Lo scorso lunedì, 19 agosto, Roberto Bruni, presidente della Giunta per le elezioni, ha convocato d’urgenza l’Ufficio di Presidenza per affrontare il tema dell’incompatibilità del vice presidente della Lombardia Mario Mantovani. La questione pareva chiusa con il voto del Consiglio che a fine luglio prendeva atto delle sue dimissioni da sindaco di Arconate, ma in data 4 agosto (domenica!) il consiglio comunale ha respinto le suddette dimissioni.
Per sanare questo vero e proprio “vulnus” istituzionale, la Giunta per le elezioni ha ora convocato in audizione lo stesso Mantovani il prossimo 3 settembre.
Ci saranno sicuramente problemi più gravi in Lombardia, ma l’ostinazione con cui un consigliere regionale (e vice-presidente di Giunta) vuole mantenere anche il ruolo di sindaco merita qualche riflessione.
La legge sull’incompatibilità si può ritenere ingiusta e si può anche criticare, ci mancherebbe, ma finchè è in vigore va rispettata. Come tutte le leggi.
Pensare che in virtù della cosiddetta volontà popolare si possa passare sopra qualsiasi legge è indice di scarsa sensibilità istituzionale ed è atteggiamento che rischia di aprire contenziosi davvero difficili da gestire e forieri di sicuri imbarazzi istituzionali.
Il consenso popolare maturato attraverso il voto è elemento importantissimo per la democrazia, ma va anche utilizzato in modo corretto e non trasformato in una sorta di lasciapassare personale per collocarsi in una sorta di extra-territorialità giuridico legislativa.

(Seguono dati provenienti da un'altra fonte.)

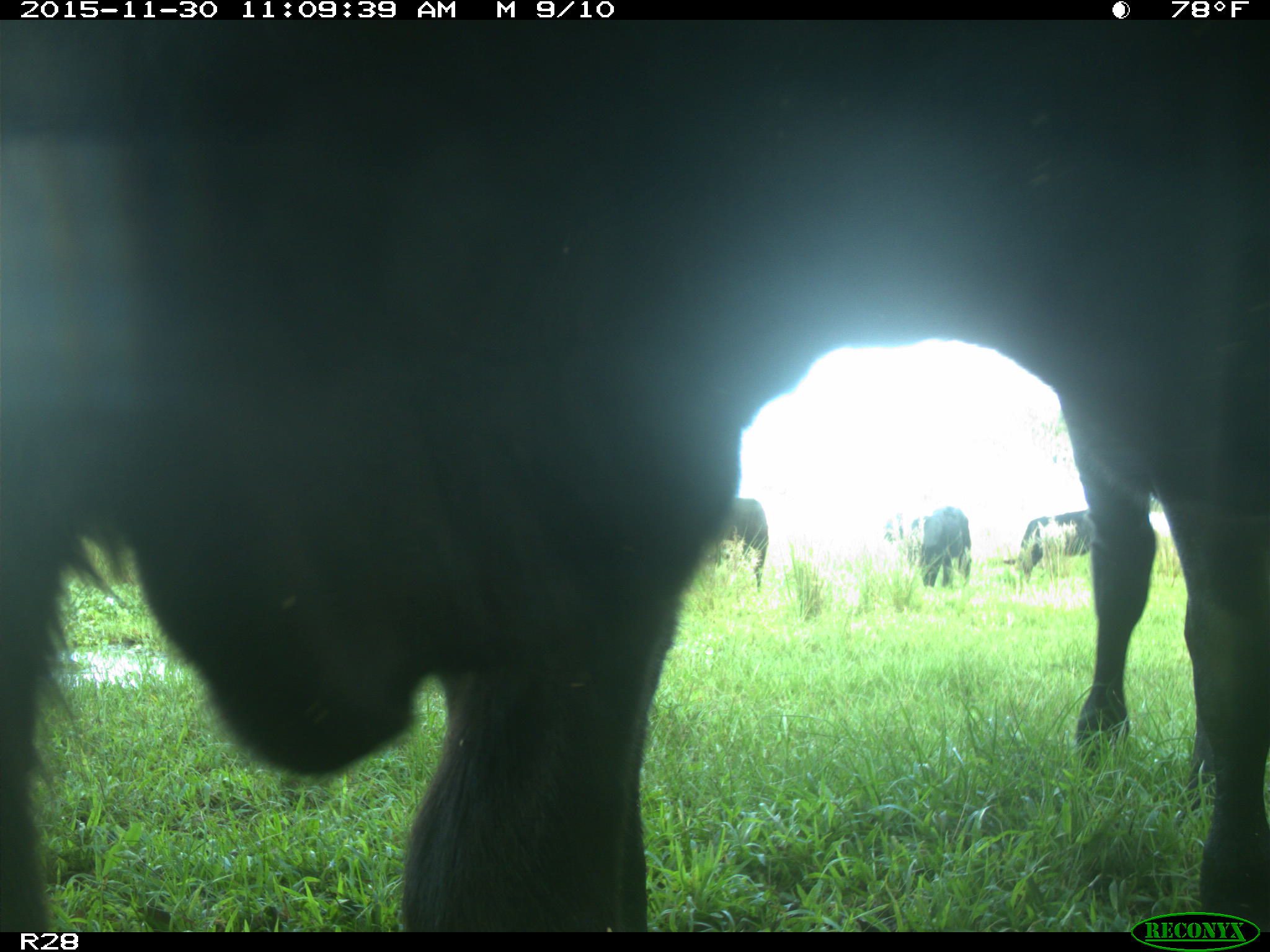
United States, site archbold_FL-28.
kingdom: Animalia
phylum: Chordata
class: Mammalia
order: Artiodactyla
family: Bovidae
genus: Bos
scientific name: Bos taurus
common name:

Il consenso può essere utilizzato per cambiare le legge, ma non autorizza a non rispettarle. Per tacere poi delle sentenze.
L’atteggiamento di Mantovani purtroppo non è isolato.
Ma qui mi fermo, perchè il terreno rischia di essere scivoloso e di portare molto più lontano della Lombardia.
La legittimazione popolare è stata usata da quasi tutti i dittatori per sancire il proprio potere. Questo atteggiamento ha ben poco a che fare con la democrazia, anche se ad essa si richiama.